BVerfG, Beschl. v. 27.2.2018 – 1 BvR 2465/13 (Hassprediger-Fall): Auch wenn das BfV keine Verwaltungsakte erlässt, müssen die Tatsachengrundlagen der Beobachtung im Streitfall überprüfbar und plausibel dargelegt werden.
5. Verhältnismäßigkeit und Transparenz
Der Grundsatz der Verhältnismäßigkeit verlangt, dass:
- Die Beobachtung auf nachvollziehbaren Anhaltspunkten beruht,
- die Maßnahme geeignet, erforderlich und angemessen ist,
- insbesondere im politischen Raum eine besondere Zurückhaltung gilt (Stichwort: Chancengleichheit der Parteien, Art. 21 GG).
Zudem wird zunehmend die Forderung nach Transparenz der Bewertungsmaßstäbe laut – sowohl für die Öffentlichkeit als auch zur effektiven gerichtlichen Kontrolle.
Einstweiliger Rechtsschutz gegen Maßnahmen des Verfassungsschutzes ist ein hochsensibles Instrument zur Wahrung rechtsstaatlicher Balance. Er schützt nicht Extremisten, sondern verhindert eine Vorverlagerung von „Strafen“ in den Bereich bloßer Verdächtigungen. Die Gerichte müssen dabei auf einem schmalen Grat balancieren: zwischen effektiver Gefahrenabwehr und dem Schutz politischer Vielfalt, Meinungsfreiheit und fairer demokratischer Teilhabe.

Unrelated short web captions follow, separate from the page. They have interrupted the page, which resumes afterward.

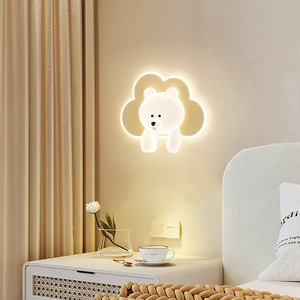 Lampada da parete a Led camera da letto comodino creativo orso del vento lampada da parete carina decorazione per <span class=keywords><strong>bambini</strong></span> lampada da parete a nuvola per camera all'ingrosso - Product Image 2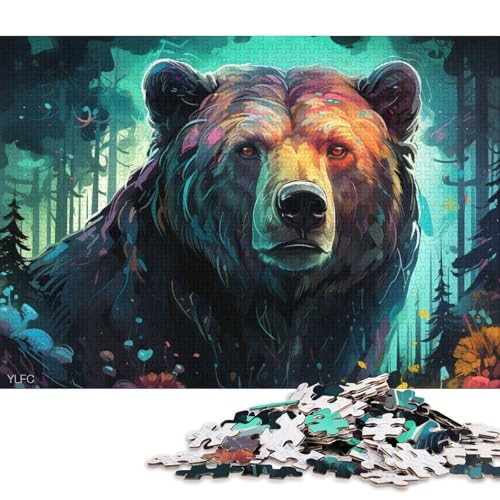 Puzzle 1000 Teile, Kunst, Tier, Bär, Puzzle für Erwachsene, Holzpuzzle, Puzzle – anspruchsvolles Spiel (Größe 75 * 50 cm) von LiJianXXS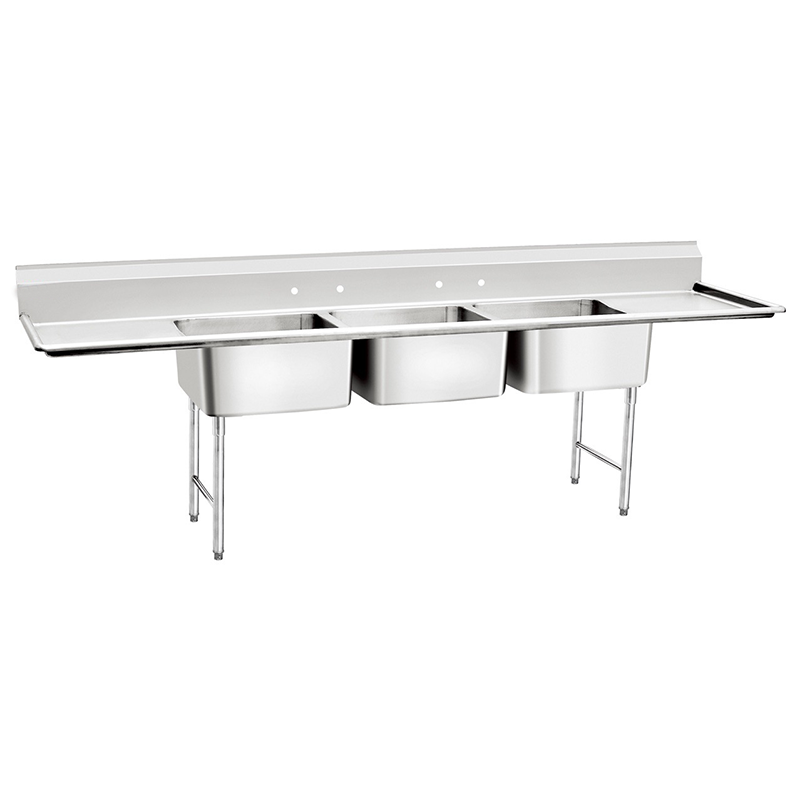 Stainless Steel Three Compartment Commercial Sink with 2 Drainboards TBCEXP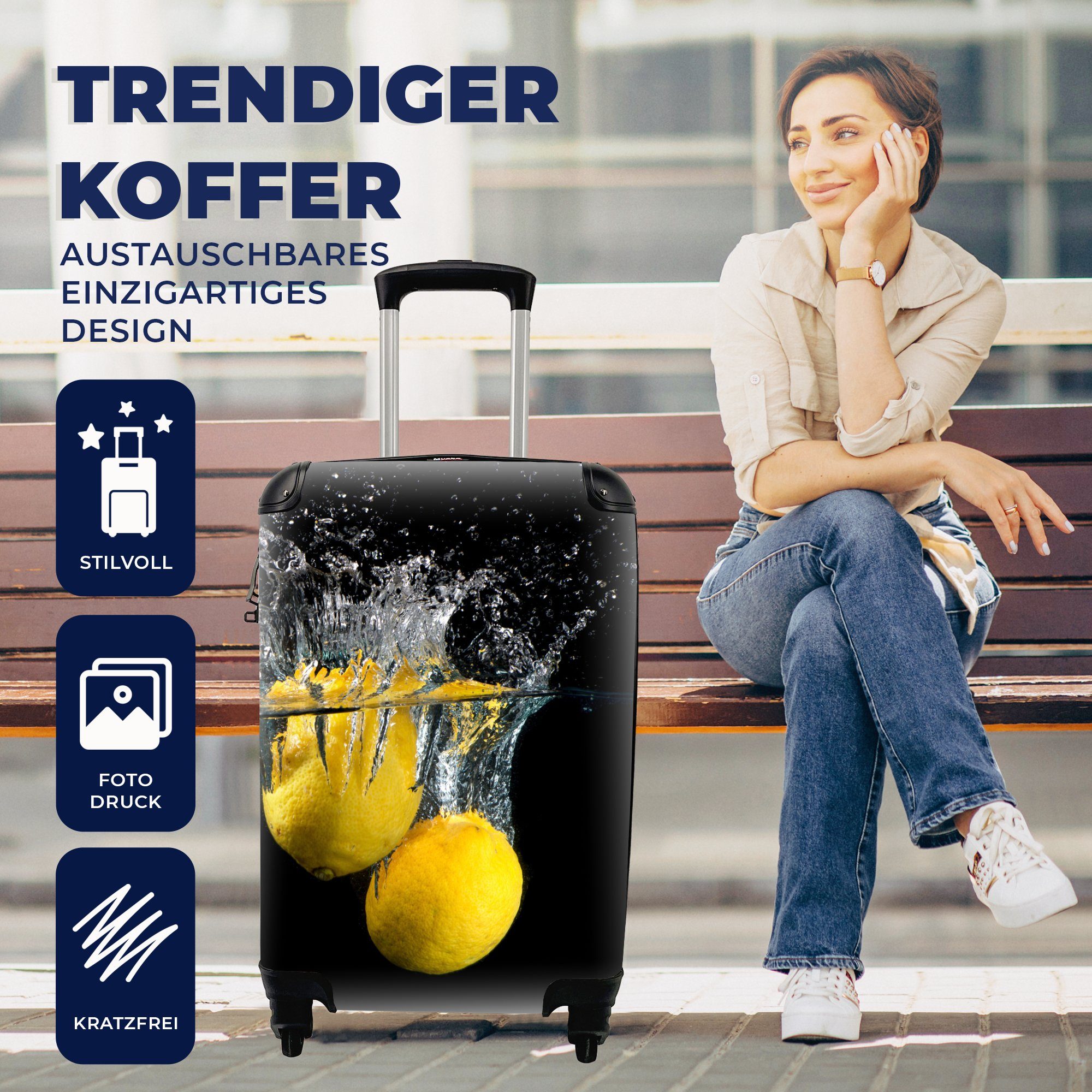 MuchoWow Handgepäckkoffer Zitrone - - - Gelb, Reisekoffer mit Frucht Reisetasche Rollen, für Stilleben rollen, Handgepäck Wasser Trolley, 4 Ferien, 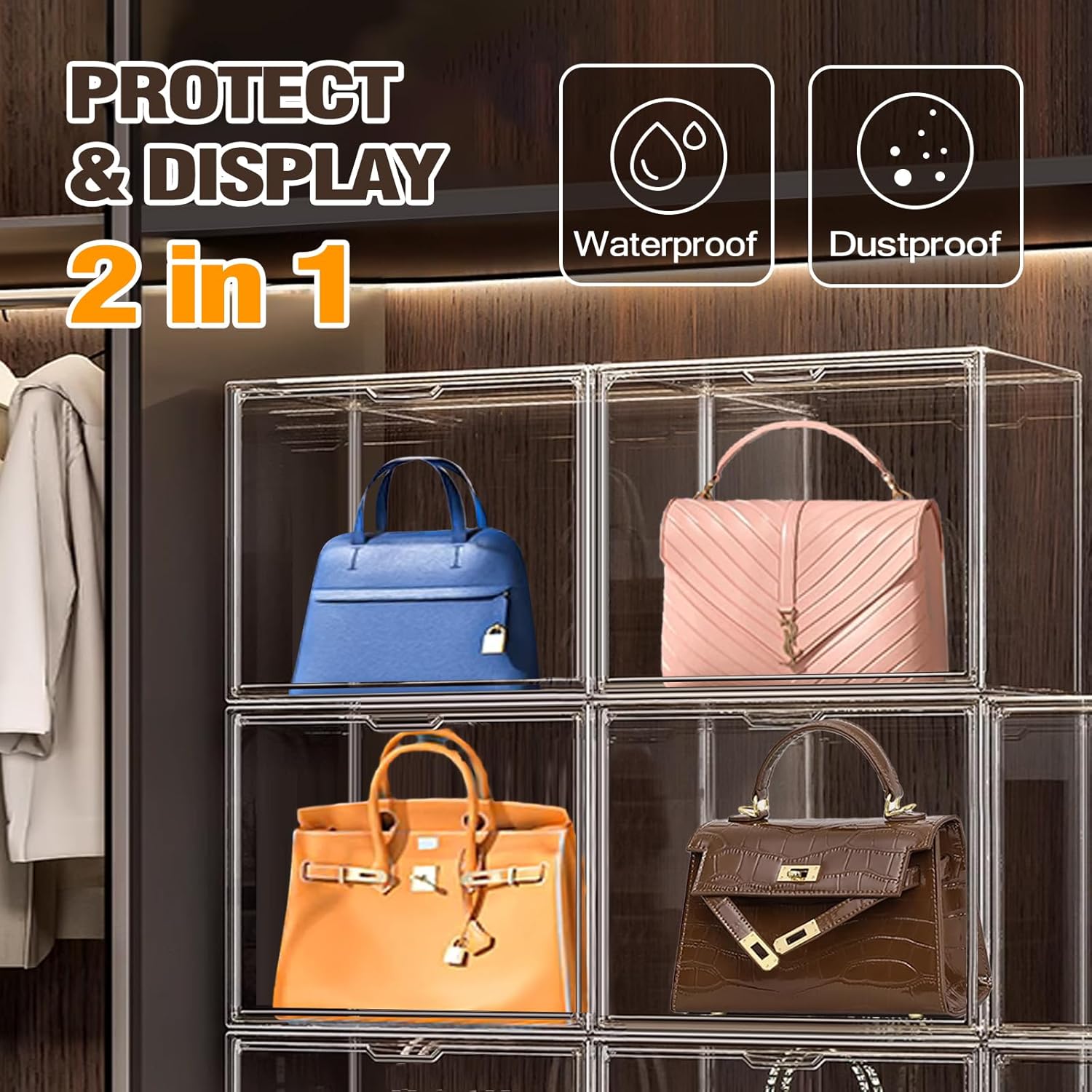 Wholesale OEM ODM 4Pack Clear Shoe Box Organizer, Acrylic Display Cases for Book Cosmetic Figures Collectibles Showcase, X-Large Bag Stackable Plastic Storage Bins with Magnetic Lid Factory & Supplier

Nun hat das VG Köln im konkreten Fall aber eben gar keinen einstweiligen Rechtsschutz gewährt, weil dies gar nicht erforderlich war. Das beklagte BfV hat nämlich eine Stillhalteerklärung abgegeben und damit erklärt, dass man die Einstufung bis zur Entscheidung des Gerichts in der Hauptsache nicht wiederholen wird. Damit entfällt der Grund für einstweiligen Rechtsschutz, und das Gericht hat daher auch nichts entschieden.
Dass das trotzdem propagandistisch ausgeschlachtet wird, verwundert nicht, denn Otto Normalverbraucher hat ja keinen Schimmer davon, wie solche Verfahren tatsächlich ablaufen. Da kann ich mir die Finger wundtippen. Diejenigen, die den Scheiß glauben wollen, lassen sich von Fakten nicht aus der Ruhe bringen. Denen reichen heiße Luft und blauer Dunst. Und mal ganz ehrlich: mancher Wähler wäre doch sehr enttäuscht, wenn das VG am Ende sagt, dass die blaue Partei gar nicht rechtsextrem ist. Dazu wird es aber wohl nicht kommen. Bisher hat die Partei alle Verfahren wegen der Einstufung der Verfassungsschutzämter verloren.